Microsoft is to release publicly a threat modelling tool it uses internally to help software developers create...
more secure software.
The tool can display threats in a diagram after information such as usage scenarios and the environment in which the application will run is entered, said senior program manager for security engineering and communications Microsoft Michael Howard, speaking at the company's Professional Developers Conference in Los Angeles.
Microsoft's decision to ship Windows Server 2003 with a locked-down Internet Explorer Web browser was made based on threat modelling.
"We reduced the attack surface based on the threat models," said Howard. "Threat modelling is so important. You cannot build secure software unless you understand your threats."

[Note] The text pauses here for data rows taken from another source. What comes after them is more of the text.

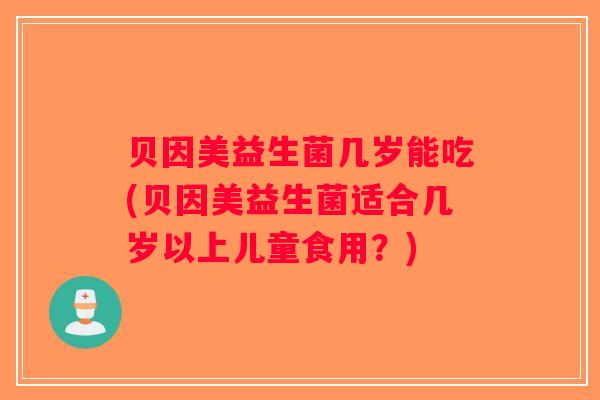 贝因美益生菌几岁能吃(贝因美益生菌适合几岁以上儿童食用?) 贝因美益生菌几岁能吃(贝因美益生菌适合几岁以上儿童食用?)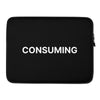 Consuming Laptop Sleeve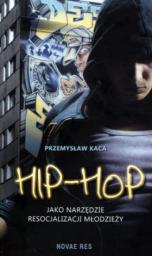  Hip-hop jako narzędzie resocjalizacji młodzieży (149632)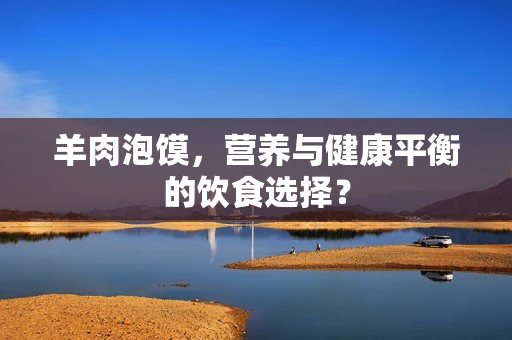 羊肉泡馍，营养与健康平衡的饮食选择？
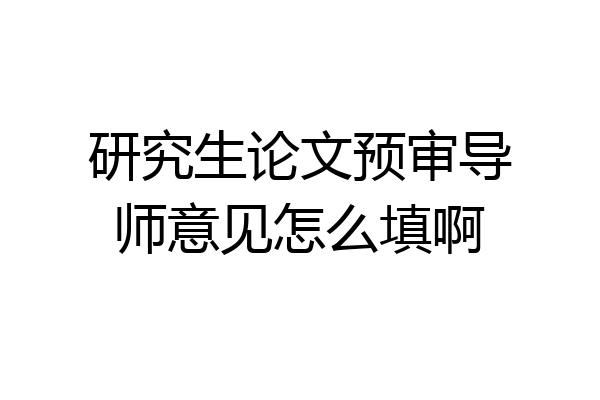 研究生论文预审导师意见怎么填啊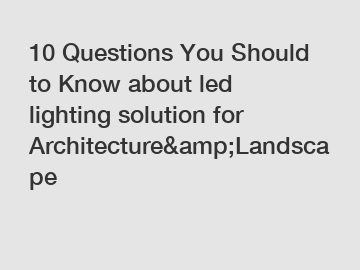 10 Questions You Should to Know about led lighting solution for Architecture&amp;Landscape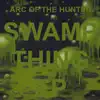 Swamp Thing EP album lyrics, reviews, download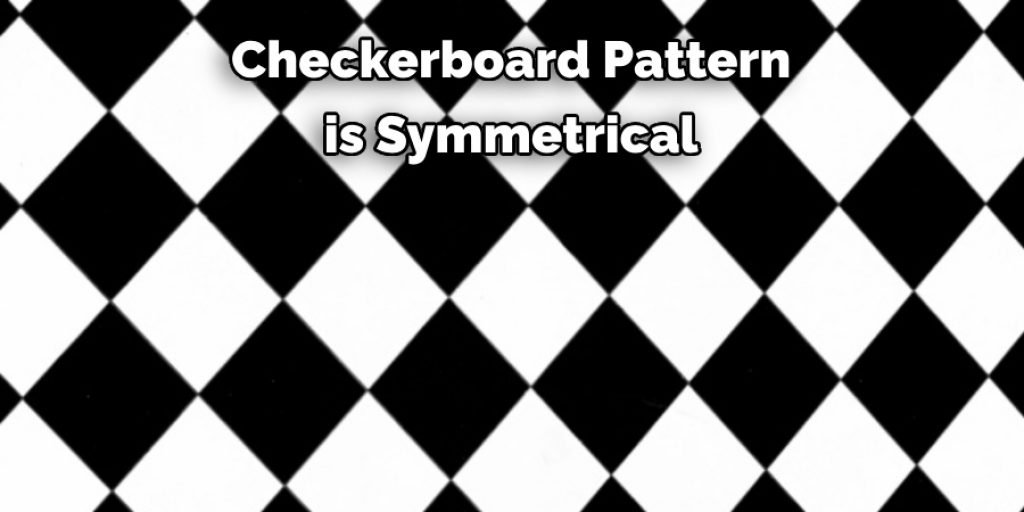 Checkerboard Pattern is Symmetrical 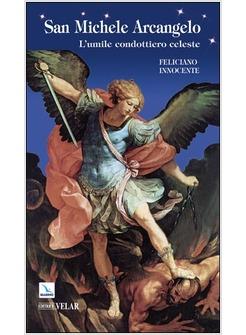 SAN MICHELE ARCANGELO L'UMILE CONDOTTIERO CELESTE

Microsoft's security approach for Windows Server 2003 has proved successful, said Mike Nash, corporate vice president at Microsoft's Security Business Unit. "Our goal was to cut vulnerabilities in half; we've exceeded our goal."
There have been six vulnerabilities deemed "important" or "critical" for Windows Server 2003 since its release last April against 21 vulnerabilities in the same period of time after the Windows 2000 Server release, according to Nash.
The threat modelling tool is being prepared for external release and should be available to developers "soon" on Microsoft's GotDotNet online community for developers, at http://www.gotdotnet.com.
Microsoft is also releasing Prefix, another in-house tool which features a toolkit to analyse source text for common errors, and Prefast, an analysis tool for source text.
Yet another tool, FxCop, was distributed to PDC attendees and is available for download. FxCop was originally meant to enforce software design rules but is now used to analyse code for security problems.